Raya's revival of The Rice Mill is more than a compelling conservation story — it's a powerful case study in how architecture, music, and cultural memory can intersect to shape a more thoughtful future. At a time when India's architectural heritage is increasingly under threat from unchecked re-development projects, his work offers a vital and radical alternative. It underlines that conservation need not freeze buildings in time. It can instead breathe new life into them through adaptive re-use. By transforming a derelict rice mill into a thriving Jazz venue, Raya has shown how heritage spaces can serve contemporary needs without sacrificing their soul.

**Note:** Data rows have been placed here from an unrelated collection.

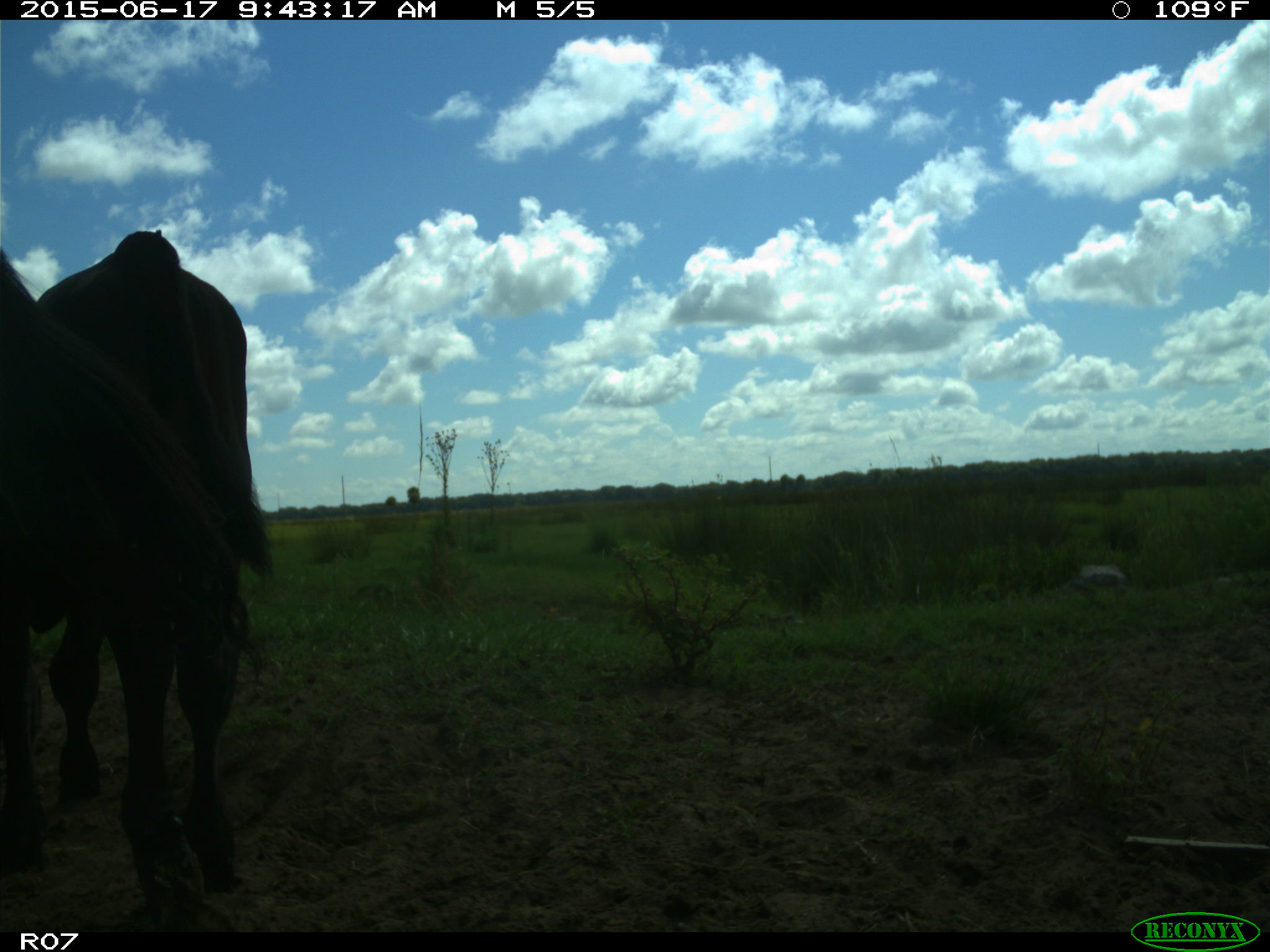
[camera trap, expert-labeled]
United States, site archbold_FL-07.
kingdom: Animalia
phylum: Chordata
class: Mammalia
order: Artiodactyla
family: Bovidae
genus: Bos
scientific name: Bos taurus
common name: domestic cow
Bos taurus (domestic cow).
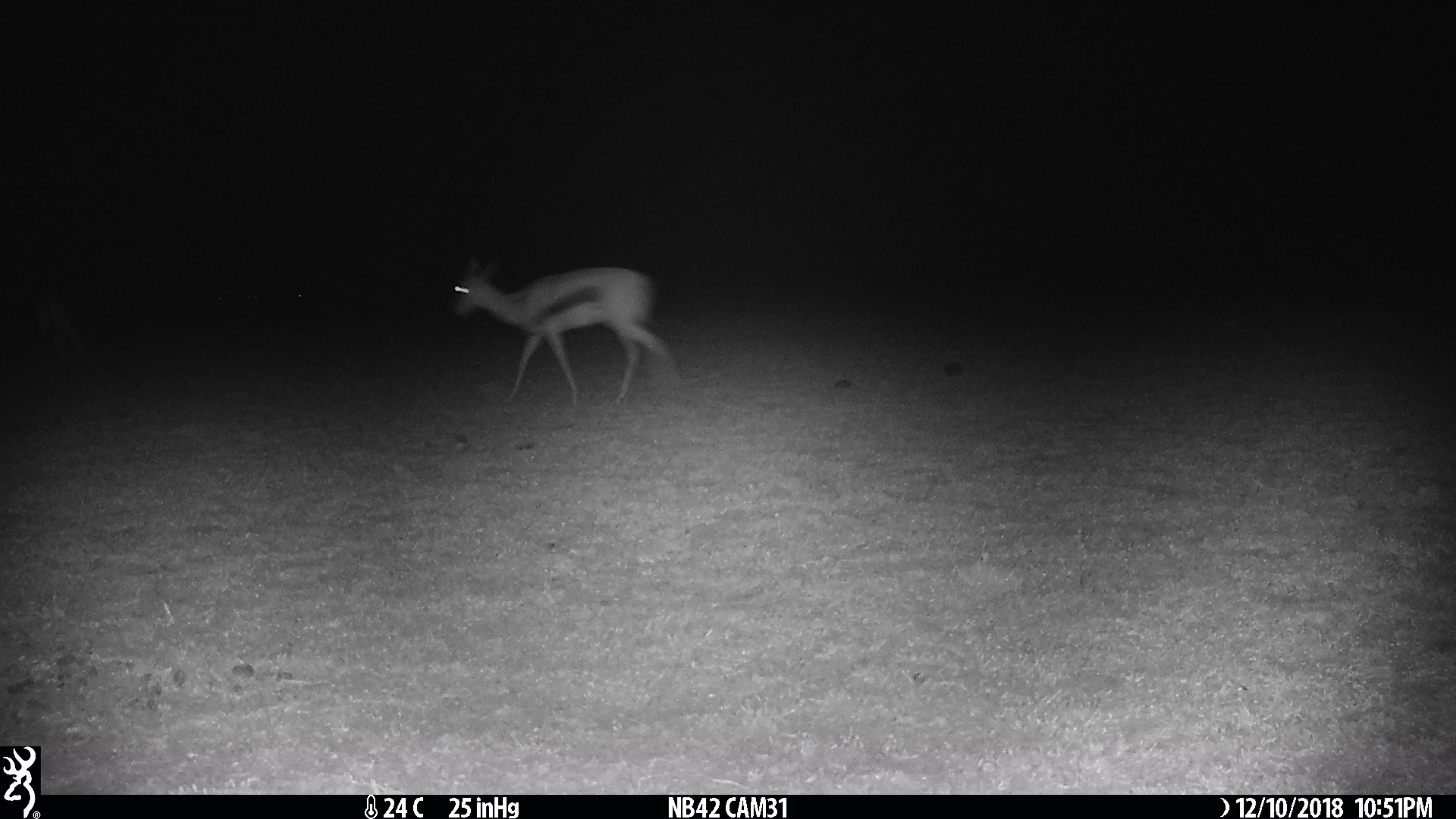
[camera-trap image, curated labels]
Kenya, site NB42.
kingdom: Animalia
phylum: Chordata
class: Mammalia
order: Artiodactyla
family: Bovidae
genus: Eudorcas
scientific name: Eudorcas thomsonii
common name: thomon's gazelle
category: gazelle thomsons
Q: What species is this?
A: Gazelle thomsons (thomon's gazelle) (Eudorcas thomsonii).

The funny thing is, I set out to save a building. But turns out, it saved something else too.Raya Shankhwalker
For the adaptive re-use movement in India, The Rice Mill stands as an inspiring model — not just for preserving the past, but for allowing it to evolve and resonate with the present. And for Goa's Jazz scene, the space offers a rare and necessary stage. It reconnects the genre to its Goan roots in India, creates opportunities for local talent, and fosters intergenerational dialogue through sound. In this convergence of preservation and improvisation, The Rice Mill shows us what's possible when we stop choosing between past and present, and instead let them play together.